SCREENING FOR MUTATIONS CAUSING MALE INFERTILITY IN THE ANDROGEN RECEPTOR - GENE: IDENTIFICATION OF THE DEL LEU57 MUTATION

Abstract
Context. Mutations in the androgen receptor (AR) gene result in androgen insensitivity syndrome (AIS). In milder forms of AIS, male infertility appears as primary or even sole symptom. Identification of such mutations is fundamental for accurate diagnosis and for appropriate genetic counseling. Objectives. To determine the prevalence of known point mutations in the AR gene causing male infertility in Syrian azoospermic men. Design. 15 known point mutations in the AR gene were screened in a cohort of 110 Syrian infertile men. Subjects and methods.
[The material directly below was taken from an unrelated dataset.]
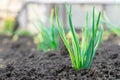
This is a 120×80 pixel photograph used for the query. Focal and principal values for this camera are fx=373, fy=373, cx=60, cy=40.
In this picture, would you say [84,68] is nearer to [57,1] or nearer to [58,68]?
[58,68]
The study involved 173 Syrian infertile men suffering from non-obstructive azoospermia. Chromosome aberrations and Y microdeletions were excluded in 110 patients, which were further tested for point mutations in the AR gene by real time PCR or DNA sequencing. Results. The prevalence of AR mutations in our cohort was 3.6% (4/110). We found two patients with the Ala474Val mutation and one patient bearing the Pro390Ser mutation. Furthermore, one patient had a new mutation, del 57Leu, described for the first time in an infertile man. None of the 50 fertile Syrian men had this mutation, indicating that it is not a sequence polymorphism in the Syrian population. Conclusion. The del 57Leu mutation in the AR gene is a possible cause of idiopathic male infertility. Furthermore, the Ala474Val and Pro390Ser mutations (previously found in several infertile men in Italy) might be significant markers for male infertility in Mediterranean populations. Key words: Idiopathic male infertility, androgen receptor gene, point mutations.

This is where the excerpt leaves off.